Eli Lilly hopeful of Alzheimer's drug approval after promising results

WASHINGTON

A second Alzheimer's drug proven to slow cognitive decline was a step closer to U.S. approval on July 17 after clinical trial results published in a top journal confirmed its efficacy.

Many experts have hailed the developments as major breakthroughs after years of little progress in the field, although others have urged caution, casting the benefits as modest while noting the high costs and risks of life-threatening side effects.

In an analysis of nearly 1,200 people with the early stages of Alzheimer's disease, the drug called donanemab slowed the progression of symptoms by 35 percent over a period of 18 months compared to placebo, according to a paper in the Journal of the American Medical Association (JAMA).

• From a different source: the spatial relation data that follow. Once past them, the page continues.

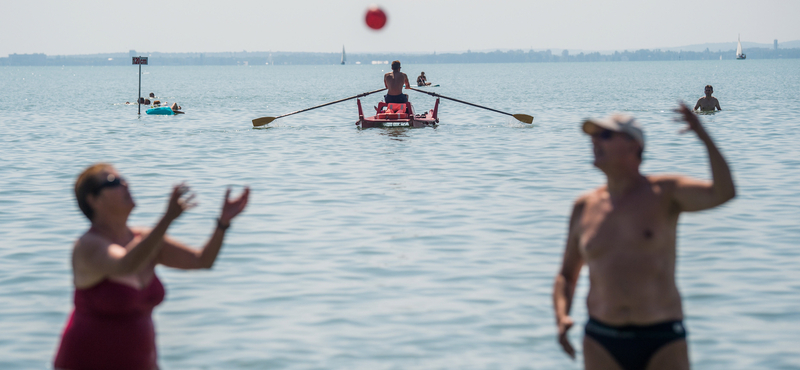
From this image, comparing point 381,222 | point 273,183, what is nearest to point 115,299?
point 381,222

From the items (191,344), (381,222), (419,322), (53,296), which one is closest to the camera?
(191,344)

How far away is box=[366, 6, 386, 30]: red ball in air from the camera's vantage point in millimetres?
22312

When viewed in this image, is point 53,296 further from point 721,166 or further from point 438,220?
point 721,166

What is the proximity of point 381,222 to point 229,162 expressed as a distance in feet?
29.4

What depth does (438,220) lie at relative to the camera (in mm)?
12633

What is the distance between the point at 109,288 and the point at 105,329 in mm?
180

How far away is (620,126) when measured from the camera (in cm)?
411

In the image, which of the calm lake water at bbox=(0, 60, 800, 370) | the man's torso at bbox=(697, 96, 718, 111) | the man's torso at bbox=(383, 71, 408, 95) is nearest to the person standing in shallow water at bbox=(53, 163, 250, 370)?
the calm lake water at bbox=(0, 60, 800, 370)

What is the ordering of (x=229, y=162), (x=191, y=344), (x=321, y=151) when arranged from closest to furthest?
(x=191, y=344) < (x=229, y=162) < (x=321, y=151)

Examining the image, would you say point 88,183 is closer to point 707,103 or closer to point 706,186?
point 706,186

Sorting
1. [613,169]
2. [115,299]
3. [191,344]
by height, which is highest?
[613,169]

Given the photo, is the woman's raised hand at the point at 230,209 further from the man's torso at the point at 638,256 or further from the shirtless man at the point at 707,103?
the shirtless man at the point at 707,103

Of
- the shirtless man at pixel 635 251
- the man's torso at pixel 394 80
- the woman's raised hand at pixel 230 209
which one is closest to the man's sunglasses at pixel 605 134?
the shirtless man at pixel 635 251

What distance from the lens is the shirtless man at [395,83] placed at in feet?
83.0
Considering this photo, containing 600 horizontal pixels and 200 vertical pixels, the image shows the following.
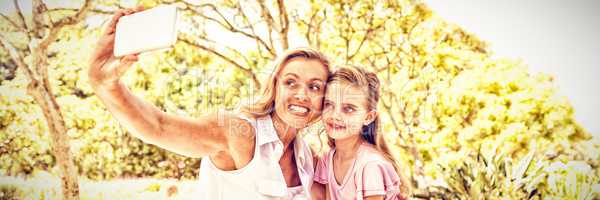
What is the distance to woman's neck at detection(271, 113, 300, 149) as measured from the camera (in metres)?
2.15

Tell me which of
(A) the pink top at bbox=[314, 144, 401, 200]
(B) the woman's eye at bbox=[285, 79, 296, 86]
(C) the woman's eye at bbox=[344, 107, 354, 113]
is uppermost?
(B) the woman's eye at bbox=[285, 79, 296, 86]

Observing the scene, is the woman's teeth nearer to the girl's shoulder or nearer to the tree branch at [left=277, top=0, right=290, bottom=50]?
the girl's shoulder

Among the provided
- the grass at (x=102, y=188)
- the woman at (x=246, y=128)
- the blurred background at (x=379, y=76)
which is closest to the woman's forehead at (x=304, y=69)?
the woman at (x=246, y=128)

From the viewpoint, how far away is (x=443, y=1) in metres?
2.83

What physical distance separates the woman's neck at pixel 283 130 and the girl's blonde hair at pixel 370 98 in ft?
0.64

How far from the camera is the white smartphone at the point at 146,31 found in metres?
1.83

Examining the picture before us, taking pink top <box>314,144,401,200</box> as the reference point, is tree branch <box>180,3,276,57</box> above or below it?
above

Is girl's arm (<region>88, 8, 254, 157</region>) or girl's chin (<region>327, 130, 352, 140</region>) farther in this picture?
girl's chin (<region>327, 130, 352, 140</region>)

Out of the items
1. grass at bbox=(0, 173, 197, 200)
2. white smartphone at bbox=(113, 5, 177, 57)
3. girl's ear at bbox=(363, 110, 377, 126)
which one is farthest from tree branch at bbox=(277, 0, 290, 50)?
white smartphone at bbox=(113, 5, 177, 57)

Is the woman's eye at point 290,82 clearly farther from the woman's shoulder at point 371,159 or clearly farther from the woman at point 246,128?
the woman's shoulder at point 371,159

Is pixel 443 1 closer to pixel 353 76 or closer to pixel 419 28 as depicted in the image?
pixel 419 28

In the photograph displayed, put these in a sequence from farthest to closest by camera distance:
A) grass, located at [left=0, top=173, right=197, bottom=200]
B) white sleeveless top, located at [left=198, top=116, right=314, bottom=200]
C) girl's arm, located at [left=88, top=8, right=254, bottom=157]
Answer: grass, located at [left=0, top=173, right=197, bottom=200], white sleeveless top, located at [left=198, top=116, right=314, bottom=200], girl's arm, located at [left=88, top=8, right=254, bottom=157]

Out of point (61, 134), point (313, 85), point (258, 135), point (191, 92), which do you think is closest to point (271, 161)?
point (258, 135)

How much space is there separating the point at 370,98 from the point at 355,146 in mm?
197
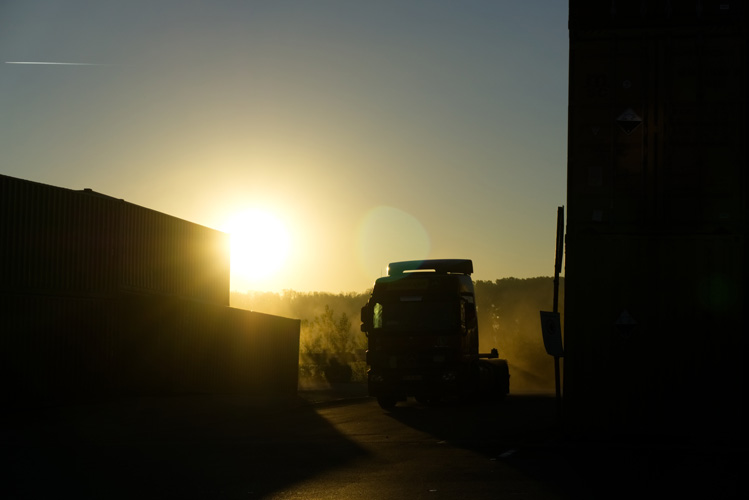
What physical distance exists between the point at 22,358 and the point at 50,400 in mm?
1875

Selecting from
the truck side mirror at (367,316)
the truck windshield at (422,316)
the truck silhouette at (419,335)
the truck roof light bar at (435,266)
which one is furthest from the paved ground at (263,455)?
the truck roof light bar at (435,266)

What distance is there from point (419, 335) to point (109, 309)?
11942 mm

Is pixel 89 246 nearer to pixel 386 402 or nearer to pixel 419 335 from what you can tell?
pixel 386 402

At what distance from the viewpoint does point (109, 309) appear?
31.2 meters

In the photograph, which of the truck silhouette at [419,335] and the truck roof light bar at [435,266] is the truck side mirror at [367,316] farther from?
the truck roof light bar at [435,266]

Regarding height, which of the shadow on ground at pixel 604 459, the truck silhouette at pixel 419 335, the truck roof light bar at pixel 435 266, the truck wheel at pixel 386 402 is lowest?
the truck wheel at pixel 386 402

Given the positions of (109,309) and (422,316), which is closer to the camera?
(422,316)

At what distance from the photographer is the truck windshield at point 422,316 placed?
24.4 m

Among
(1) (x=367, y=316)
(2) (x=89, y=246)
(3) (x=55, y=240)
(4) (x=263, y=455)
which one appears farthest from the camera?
(2) (x=89, y=246)

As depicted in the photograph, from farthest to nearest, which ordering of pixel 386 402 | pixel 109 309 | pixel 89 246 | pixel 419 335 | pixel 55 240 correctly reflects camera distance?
pixel 109 309
pixel 89 246
pixel 55 240
pixel 386 402
pixel 419 335

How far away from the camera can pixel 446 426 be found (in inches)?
749

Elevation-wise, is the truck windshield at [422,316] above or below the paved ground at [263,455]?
above

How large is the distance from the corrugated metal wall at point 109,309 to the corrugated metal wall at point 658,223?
1798 centimetres

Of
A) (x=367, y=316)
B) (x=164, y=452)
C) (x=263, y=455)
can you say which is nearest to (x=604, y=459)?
(x=263, y=455)
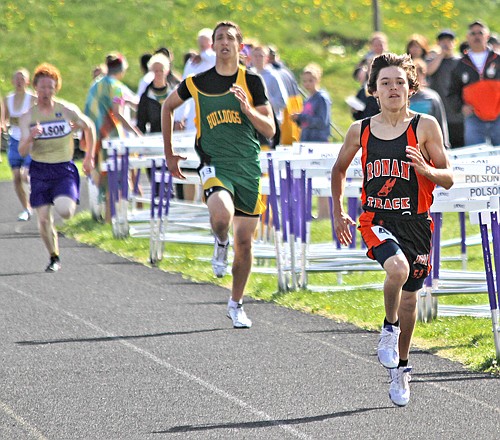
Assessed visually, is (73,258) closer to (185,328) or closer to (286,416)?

This was measured by the people's results on cognitive tests and ability to carry out daily tasks.

The drug, taken as an intravenous injection every four weeks, is made by drugmaker Eli Lilly, which said it expects regulatory action in the United States by the end of the year.

The new paper comes days after the U.S. Food and Drug Administration took a step that made Leqembi, produced by Biogen and Eisai, available on the government-run insurance program for the elderly called Medicare.

Both work by targeting amyloid beta, a protein that impairs cognition when it accumulates in the brain.

"These first-generation drugs are by no means perfect, but represent an important breakthrough," Giles Hardingham, interim director of the U.K. Dementia Research Institute, said in a statement.

At the same time, however, he said it was important to realize that Alzheimer's is a complex disease, and amyloid beta was just one element in its genesis.

But in an editorial in JAMA that accompanied the new results, Eric Widera of the University of California, San Francisco and colleagues said it was too early to declare the new medicines would be beneficial over the long run.

Donanemab and Leqembi, also known as lecanemab, do not cure Alzheimer's - rather they lead to "slightly less worsening" in patients, they said.

"The modest benefits would likely not be questioned by patients, clinicians, or payers if amyloid antibodies were low risk, inexpensive, and simple to administer. However, they are none of these," the authors wrote.